Walker cuts jobs

The turmoil in the enterprise software market intensified last week as US-based Walker Interactive Systems announced an 8% cut in its workforce and Birmingham-based JBA revealed it was in talks with a possible buyer.

Walker predicted its second-quarter results would show a net loss of $25m to $26m (£16 to £16.7m), compared to a net profit of $1.3m for same period of the previous year.

The job cuts form part of an ongoing shake-up as Walker attempts to shrug off its enterprise resource planning label by focusing on industry strongholds such as utilities and retail.

Walker is also on the lookout for a new chief executive officer to replace Leonard Liu, who will continue as chairman.

In a bid to widen its portfolio, Walker will release an electronic procurement package in September allowing companies to do business over the Web.

European managing director Nick Caplan admitted it had been caught off guard by the severity of the market downturn over the last year.

‘The group has been hit harder than we anticipated in the last two quarters.

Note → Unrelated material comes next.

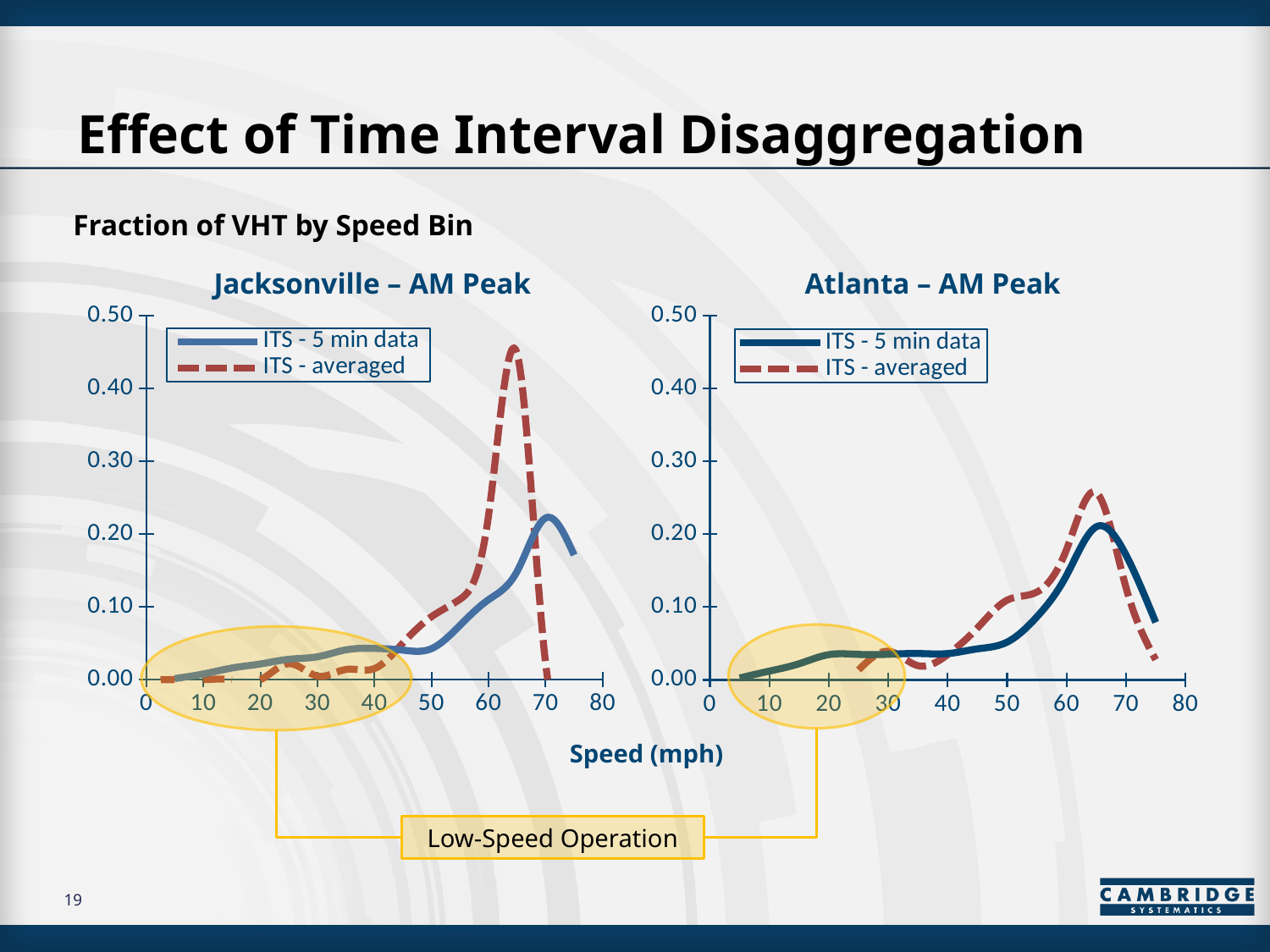
How many series does the legend of the Atlanta – AM Peak chart list? 2 In the Jacksonville – AM Peak chart, which series reaches the higher peak value, ITS - 5 min data or ITS - averaged? ITS - averaged In the Atlanta – AM Peak chart, does the ITS - 5 min data series rise or fall between 50 mph and 65 mph? rise In the Jacksonville – AM Peak chart, is the peak value of the ITS - averaged series greater or less than 0.40? greater What is the label of the shared x axis below the two charts? Speed (mph) In the Atlanta – AM Peak chart, is the peak value of the ITS - averaged series greater or less than 0.20? greater In the Atlanta – AM Peak chart, is the peak value of the ITS - 5 min data series greater or less than 0.30? less What kind of chart is the Jacksonville – AM Peak chart? line chart What is the highest tick value shown on the y axis of the Jacksonville – AM Peak chart? 0.50 In the Atlanta – AM Peak chart, which series reaches the higher peak value, ITS - 5 min data or ITS - averaged? ITS - averaged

We had increased our sales and support staff but then growth was flat,’ he said, blaming the Year 2000 problem for the sales slump.

Caplan stressed the UK workforce was by and large untouched by the restructuring and said he had arranged to meet with the UK user group.

But other UK users seemed unaware of any cutbacks. A systems manager with motor distributor Inchcape said he was ‘not surprised’ to hear of the changes. He added that the company continued to use an Essbase database, licensed through Walker, but had outsourced its support to another software company – Decision Works, based in West London.

Elsewhere in the enterprise mid-market signs of a consolidation emerged after JBA confirmed it was in talks with an unnamed buyer. Earlier this month JBA announced an 8% cut in the workforce after results showed a pre-tax loss for the second year running.

No obvious candidates emerged for the JBA acquisition but analysts said JBA’s strength in vertical markets made it a bargain for a service company keen to enter the manufacturing industry.